Although I took this class almost 15 years before Turnitin was founded, Palo Alto High School now is a happy customer of ours. In fact, I returned to campus last year to give a lunch-time talk during their career week, and 200 students showed up, mainly to learn more about the company behind the product they all used. It was an amazing hour!
- Chris Caren, CEO
My apologies to the teacher to whom I am thankful, as I cannot for the life of me remember her name. I think she'd be pleased to know that, rather than her name, her methods are what stayed with me and profoundly influenced the teacher I became and the writer I am still striving to be.

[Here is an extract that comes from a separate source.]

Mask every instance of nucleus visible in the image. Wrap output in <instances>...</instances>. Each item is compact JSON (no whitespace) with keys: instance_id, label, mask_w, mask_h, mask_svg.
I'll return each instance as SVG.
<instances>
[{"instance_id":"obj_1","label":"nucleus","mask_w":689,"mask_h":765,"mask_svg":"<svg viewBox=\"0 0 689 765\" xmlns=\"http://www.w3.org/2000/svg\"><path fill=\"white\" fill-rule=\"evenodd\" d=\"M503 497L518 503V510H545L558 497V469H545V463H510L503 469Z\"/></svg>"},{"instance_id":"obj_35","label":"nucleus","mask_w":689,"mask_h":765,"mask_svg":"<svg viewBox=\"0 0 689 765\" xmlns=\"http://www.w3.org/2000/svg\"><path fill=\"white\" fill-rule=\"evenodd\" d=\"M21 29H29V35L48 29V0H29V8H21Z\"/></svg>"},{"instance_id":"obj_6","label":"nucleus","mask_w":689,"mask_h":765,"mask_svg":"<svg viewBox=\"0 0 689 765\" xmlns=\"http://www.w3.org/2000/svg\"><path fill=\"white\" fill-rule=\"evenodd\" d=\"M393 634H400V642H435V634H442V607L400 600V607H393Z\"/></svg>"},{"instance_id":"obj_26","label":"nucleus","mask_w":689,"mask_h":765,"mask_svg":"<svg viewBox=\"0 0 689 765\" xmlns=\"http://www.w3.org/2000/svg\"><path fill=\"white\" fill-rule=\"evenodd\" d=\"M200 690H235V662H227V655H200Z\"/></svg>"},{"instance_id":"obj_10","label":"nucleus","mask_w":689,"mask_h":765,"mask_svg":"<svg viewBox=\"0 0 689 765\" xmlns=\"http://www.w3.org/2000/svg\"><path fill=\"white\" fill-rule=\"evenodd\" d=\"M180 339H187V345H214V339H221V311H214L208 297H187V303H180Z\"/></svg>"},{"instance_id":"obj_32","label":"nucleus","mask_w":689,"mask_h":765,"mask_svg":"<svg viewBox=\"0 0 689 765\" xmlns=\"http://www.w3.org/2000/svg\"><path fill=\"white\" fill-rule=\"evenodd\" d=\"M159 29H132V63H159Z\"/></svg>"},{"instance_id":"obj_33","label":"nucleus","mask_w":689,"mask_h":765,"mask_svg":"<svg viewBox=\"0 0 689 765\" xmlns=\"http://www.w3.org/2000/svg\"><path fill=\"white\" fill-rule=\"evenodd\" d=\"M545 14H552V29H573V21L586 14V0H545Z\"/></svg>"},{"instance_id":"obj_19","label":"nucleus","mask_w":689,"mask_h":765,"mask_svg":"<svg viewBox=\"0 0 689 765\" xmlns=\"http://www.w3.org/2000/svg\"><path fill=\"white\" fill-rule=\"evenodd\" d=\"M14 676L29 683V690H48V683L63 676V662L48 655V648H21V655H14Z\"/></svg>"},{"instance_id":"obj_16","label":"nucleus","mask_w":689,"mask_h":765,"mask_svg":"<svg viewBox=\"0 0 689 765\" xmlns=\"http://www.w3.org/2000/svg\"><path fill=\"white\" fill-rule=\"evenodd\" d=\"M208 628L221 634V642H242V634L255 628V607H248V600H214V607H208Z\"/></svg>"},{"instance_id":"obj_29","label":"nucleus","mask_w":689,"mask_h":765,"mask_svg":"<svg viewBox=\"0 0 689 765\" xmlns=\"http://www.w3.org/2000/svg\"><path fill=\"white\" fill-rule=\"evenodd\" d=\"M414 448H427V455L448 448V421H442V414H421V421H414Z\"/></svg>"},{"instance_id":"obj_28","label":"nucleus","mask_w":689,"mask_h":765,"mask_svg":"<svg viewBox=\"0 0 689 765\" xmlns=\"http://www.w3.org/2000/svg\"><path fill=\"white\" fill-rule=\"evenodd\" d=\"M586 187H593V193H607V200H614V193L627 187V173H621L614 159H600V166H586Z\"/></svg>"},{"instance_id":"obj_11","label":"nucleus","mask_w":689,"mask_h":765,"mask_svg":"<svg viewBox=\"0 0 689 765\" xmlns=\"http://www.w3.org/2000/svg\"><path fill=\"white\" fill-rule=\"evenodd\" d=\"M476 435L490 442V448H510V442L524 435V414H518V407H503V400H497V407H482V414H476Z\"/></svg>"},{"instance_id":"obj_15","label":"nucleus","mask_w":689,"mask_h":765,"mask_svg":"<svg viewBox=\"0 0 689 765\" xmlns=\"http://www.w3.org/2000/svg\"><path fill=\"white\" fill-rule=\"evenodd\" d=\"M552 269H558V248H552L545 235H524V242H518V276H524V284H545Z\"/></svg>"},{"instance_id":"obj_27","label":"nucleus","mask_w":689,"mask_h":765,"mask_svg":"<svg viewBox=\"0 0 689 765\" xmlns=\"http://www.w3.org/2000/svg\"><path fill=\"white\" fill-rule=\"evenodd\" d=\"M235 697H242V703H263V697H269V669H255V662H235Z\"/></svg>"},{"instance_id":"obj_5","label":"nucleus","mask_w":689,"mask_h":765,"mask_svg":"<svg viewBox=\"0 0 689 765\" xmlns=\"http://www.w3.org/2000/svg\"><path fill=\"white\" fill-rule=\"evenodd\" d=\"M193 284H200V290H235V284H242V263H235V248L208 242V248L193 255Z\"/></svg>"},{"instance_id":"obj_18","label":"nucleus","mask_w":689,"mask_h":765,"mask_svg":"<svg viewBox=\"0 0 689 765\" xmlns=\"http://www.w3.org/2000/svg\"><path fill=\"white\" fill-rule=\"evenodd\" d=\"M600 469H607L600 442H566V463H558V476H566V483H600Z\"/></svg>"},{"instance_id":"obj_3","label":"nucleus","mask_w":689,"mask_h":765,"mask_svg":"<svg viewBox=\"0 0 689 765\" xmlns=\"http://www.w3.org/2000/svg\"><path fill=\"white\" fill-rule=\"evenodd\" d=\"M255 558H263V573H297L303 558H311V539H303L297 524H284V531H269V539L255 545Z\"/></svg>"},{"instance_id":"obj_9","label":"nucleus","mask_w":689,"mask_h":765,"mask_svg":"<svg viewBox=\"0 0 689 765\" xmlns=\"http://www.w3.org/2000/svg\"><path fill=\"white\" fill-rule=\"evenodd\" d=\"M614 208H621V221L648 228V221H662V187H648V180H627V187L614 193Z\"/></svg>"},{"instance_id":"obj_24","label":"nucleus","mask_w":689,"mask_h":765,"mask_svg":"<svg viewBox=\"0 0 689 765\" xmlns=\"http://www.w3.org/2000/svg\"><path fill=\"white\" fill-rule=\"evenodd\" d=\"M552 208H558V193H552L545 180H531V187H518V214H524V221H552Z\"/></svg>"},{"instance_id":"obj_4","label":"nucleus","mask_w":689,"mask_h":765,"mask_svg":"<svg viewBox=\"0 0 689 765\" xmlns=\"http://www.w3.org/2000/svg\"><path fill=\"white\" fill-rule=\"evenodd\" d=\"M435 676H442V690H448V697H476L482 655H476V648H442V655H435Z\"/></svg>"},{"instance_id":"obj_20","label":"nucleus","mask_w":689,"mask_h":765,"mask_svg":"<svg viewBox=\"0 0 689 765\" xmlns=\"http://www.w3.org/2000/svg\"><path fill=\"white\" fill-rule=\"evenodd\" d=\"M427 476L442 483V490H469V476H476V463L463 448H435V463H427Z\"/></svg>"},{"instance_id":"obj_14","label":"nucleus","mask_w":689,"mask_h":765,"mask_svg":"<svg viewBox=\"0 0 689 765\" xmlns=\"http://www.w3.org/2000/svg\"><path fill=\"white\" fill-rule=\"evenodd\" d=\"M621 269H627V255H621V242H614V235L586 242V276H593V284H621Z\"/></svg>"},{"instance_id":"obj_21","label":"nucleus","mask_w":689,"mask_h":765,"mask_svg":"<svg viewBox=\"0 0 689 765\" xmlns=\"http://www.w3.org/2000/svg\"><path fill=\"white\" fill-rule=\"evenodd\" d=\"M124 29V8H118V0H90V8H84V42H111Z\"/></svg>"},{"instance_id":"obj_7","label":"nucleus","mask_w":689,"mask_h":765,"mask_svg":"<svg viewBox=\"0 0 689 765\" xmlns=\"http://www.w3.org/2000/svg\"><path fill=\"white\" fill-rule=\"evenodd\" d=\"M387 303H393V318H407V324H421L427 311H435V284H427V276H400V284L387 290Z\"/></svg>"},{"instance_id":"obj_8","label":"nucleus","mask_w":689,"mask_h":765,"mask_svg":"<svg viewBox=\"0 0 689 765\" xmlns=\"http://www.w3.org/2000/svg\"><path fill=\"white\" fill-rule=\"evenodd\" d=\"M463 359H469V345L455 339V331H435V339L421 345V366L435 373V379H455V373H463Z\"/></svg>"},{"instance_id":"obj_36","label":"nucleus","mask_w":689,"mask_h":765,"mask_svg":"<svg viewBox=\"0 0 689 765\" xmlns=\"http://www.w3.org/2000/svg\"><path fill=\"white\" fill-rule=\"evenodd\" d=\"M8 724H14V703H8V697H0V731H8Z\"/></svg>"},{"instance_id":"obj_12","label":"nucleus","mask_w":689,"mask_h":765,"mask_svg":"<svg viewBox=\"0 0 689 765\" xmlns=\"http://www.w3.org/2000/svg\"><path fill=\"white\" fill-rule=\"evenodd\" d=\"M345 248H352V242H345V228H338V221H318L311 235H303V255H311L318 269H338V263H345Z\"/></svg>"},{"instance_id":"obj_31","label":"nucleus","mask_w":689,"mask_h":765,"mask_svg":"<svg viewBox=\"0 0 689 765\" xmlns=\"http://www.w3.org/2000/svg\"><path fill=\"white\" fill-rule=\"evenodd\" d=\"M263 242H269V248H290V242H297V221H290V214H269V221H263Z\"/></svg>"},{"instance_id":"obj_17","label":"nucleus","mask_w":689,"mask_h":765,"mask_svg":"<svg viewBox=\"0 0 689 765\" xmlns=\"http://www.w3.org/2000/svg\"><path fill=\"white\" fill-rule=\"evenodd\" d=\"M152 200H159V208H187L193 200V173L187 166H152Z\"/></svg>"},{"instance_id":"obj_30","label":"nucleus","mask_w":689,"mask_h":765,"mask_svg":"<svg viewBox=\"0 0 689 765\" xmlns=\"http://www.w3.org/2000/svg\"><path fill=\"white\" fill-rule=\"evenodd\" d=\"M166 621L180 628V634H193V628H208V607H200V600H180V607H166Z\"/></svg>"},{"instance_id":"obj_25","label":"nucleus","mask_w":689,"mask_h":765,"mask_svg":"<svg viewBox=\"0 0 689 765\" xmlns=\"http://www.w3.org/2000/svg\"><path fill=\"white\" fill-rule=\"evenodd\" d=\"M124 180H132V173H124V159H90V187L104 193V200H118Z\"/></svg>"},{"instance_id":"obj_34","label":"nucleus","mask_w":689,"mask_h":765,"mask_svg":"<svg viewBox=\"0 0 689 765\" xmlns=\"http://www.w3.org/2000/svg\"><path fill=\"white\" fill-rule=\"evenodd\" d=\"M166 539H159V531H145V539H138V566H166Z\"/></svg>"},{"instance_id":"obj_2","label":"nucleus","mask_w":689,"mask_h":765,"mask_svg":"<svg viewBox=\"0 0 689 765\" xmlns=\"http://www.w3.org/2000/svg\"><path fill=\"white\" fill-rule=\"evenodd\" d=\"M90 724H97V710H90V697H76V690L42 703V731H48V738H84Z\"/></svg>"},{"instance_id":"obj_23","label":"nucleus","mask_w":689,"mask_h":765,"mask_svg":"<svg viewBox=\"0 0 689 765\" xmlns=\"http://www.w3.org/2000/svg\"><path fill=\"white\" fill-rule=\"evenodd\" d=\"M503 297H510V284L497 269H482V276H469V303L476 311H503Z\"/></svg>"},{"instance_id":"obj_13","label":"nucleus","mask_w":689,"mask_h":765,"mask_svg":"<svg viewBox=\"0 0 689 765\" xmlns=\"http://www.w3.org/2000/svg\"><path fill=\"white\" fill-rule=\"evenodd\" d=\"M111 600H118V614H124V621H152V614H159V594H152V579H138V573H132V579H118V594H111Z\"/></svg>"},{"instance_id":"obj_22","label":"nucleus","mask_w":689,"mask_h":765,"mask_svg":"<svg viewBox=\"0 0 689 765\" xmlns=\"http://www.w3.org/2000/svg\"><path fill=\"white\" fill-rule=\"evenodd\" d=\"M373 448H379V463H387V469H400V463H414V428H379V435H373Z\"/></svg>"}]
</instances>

She was a professor for one of my Language and Literacy Education classes in my undergraduate coursework. One assignment required us to write a short story based on a given theme and bring it to a small-group writer's workshop. I had never in my own schooling experienced this approach to writing feedback. Our peers would be commenting on a predetermined focus area in our writing, and an additional one of our choosing. We wrote comments on post-it notes affixed to printed copies of the stories and rotated through them in a round-robin format. After we finished reading each other's work, we read aloud our stories and our peers shared their positive and constructive feedback. Ample time was given to process this criticism and revise our stories before submitting them to our professor. While I was expecting a "grade" on my story, I wasn't expecting the insightful feedback she provided. She evaluated my achievement of the focus correction areas, but she connected with the elements of my story in a way that was productive and personal.
Of all the instructional approaches shared in that course, this lesson shaped the cornerstone of my pedagogy: that modeling the process of writing and honoring the writer can both be achieved through effective feedback.
- Jill Crivelli, Senior Curriculum Specialist
Thank you to all of the teachers, mentors, and educators who are changing lives every day. From everyone here at Turnitin, we hope that you have a wonderful Thanksgiving!